*Extrait du texte*:

════════

Depuis le début du conflit à l'est de l'Europe, environ un millier d'Ukrainiens ont trouvé refuge dans le Calvados, selon les chiffres officiels. Quand ils posent le pied sur le sol normand, la Direction départementale de l'emploi, du travail et des solidarités (DDETS) se fixe l'objectif de "fournir un hébergement d'urgence, de quoi s'alimenter et l'accès aux soins", explique Héloïse Deffobis, directrice adjointe de la DDETS. Ces logements d'urgence gérés par l'association Coallia sont situés à Caen, Vire, Saint-Gabriel-Brécy et Bretteville-sur-Odon. Les Ukrainiens bénéficient en France d'une protection temporaire, leur offrant l'accès au soin et à de faibles revenus pour se nourrir. Mais ils ont besoin d'aide pour s'intégrer et s'émanciper. C'est ici que les associations entrent en jeu. "Travailler avec elles me semble incontournable", poursuit Héloïse Deffobis. "On les aide à faire leurs papiers, on les emmène chez le médecin, on inscrit les enfants à l'école… Le soutien amical est aussi très important", expliquent Yves Laignel et François Lecadot, bénévoles au sein de l'association Revivre. Sa plateforme FAIR, Favoriser l'accueil et l'intégration des réfugiés, met en place des intermédiations locatives.

════════

Entrées du jeu de données:
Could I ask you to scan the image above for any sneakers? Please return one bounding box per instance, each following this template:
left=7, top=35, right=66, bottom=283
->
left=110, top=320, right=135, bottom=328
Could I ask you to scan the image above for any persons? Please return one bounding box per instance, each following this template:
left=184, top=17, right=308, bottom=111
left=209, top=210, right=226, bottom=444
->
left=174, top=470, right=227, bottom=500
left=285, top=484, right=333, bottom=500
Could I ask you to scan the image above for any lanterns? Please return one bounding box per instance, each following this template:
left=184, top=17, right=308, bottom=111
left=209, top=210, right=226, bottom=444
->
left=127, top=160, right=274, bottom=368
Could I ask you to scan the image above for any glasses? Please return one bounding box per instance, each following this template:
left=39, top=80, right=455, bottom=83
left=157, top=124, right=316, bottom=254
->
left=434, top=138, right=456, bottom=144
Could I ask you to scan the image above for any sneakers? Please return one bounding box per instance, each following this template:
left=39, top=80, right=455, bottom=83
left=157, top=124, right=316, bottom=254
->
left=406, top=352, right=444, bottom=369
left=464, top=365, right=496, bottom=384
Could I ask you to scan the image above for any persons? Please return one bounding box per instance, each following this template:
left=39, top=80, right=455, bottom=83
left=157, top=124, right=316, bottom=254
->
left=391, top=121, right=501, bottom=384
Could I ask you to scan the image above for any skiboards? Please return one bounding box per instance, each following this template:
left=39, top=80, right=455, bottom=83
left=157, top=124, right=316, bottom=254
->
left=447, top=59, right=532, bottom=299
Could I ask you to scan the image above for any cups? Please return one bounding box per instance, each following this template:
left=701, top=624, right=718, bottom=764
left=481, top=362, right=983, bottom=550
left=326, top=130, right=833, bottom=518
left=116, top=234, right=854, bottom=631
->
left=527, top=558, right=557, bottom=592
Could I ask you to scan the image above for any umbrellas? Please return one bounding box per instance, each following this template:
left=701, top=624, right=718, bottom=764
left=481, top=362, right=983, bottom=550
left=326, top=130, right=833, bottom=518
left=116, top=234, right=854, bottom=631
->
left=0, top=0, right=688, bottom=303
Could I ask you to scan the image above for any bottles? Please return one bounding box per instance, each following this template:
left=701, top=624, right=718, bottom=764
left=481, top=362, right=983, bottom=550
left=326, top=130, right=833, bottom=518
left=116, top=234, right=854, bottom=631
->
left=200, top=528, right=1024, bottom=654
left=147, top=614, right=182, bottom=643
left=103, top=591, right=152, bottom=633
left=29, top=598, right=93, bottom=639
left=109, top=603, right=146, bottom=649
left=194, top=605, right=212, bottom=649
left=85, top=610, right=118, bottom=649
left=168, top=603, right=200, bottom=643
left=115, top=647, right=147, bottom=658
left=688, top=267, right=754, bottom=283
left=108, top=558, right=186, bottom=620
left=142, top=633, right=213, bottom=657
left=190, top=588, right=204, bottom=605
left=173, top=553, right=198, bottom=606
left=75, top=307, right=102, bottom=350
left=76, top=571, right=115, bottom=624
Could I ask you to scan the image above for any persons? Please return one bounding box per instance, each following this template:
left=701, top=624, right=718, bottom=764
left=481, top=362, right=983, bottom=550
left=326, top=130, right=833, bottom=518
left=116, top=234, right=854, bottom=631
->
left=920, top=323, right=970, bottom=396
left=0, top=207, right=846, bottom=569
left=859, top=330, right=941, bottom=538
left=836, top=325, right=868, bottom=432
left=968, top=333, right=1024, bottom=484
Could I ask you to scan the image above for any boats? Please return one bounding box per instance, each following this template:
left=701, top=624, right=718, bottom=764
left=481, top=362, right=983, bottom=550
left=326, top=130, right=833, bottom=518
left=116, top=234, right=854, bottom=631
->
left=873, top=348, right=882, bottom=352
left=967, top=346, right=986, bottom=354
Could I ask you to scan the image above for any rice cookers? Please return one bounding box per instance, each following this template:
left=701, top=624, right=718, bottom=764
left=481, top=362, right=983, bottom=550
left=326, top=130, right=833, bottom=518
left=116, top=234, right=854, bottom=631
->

════════

*Consignes de l'exercice*: Pouvez-vous prolonger l'article sur l'accueil des réfugiés ukrainiens dans le Calvados, en enchaînant directement après sa dernière phrase ?

*Réponse attendue*:
Aidés par des associations
L'association loue des logements sociaux puis les sous-loue à des familles ukrainiennes, qui bénéficient ensuite d'aides financières. D'autres familles se retrouvent dans une quarantaine d'habitats prêtés par les collectivités, notamment des logements de fonction. Logés, les Ukrainiens doivent ensuite s'intégrer. L'apprentissage de la langue devient un enjeu, difficile quand on ne partage pas le même alphabet. Des associations proposent des cours, avec un délai d'attente assez long car des réfugiés des quatre coins du monde attendent leur tour aussi. La DDETS a mis en place avec Pôle emploi un module réservé aux Ukrainiens axé sur le monde professionnel, qui comprendra un stage en entreprise. "Ils veulent travailler mais ne savent souvent pas comment s'y prendre", témoigne Héloïse Deffobis. La DDETS a d'ailleurs récemment recruté un Ukrainien pour assurer la traduction. Tatiana Dehaye, fondatrice de l'association Les enfants de l'Ukraine, à Mathieu au nord de Caen, se sent "obligée d'aider", alors que Natalya Krasnova pense "être un peu comme une sœur". Tout un système se met en place, entre associations, bénévoles et services de l'État. Tandis que de nouveaux réfugiés arrivent chaque mois, quelques-uns décident de rentrer et beaucoup essayent de s'intégrer du mieux possible.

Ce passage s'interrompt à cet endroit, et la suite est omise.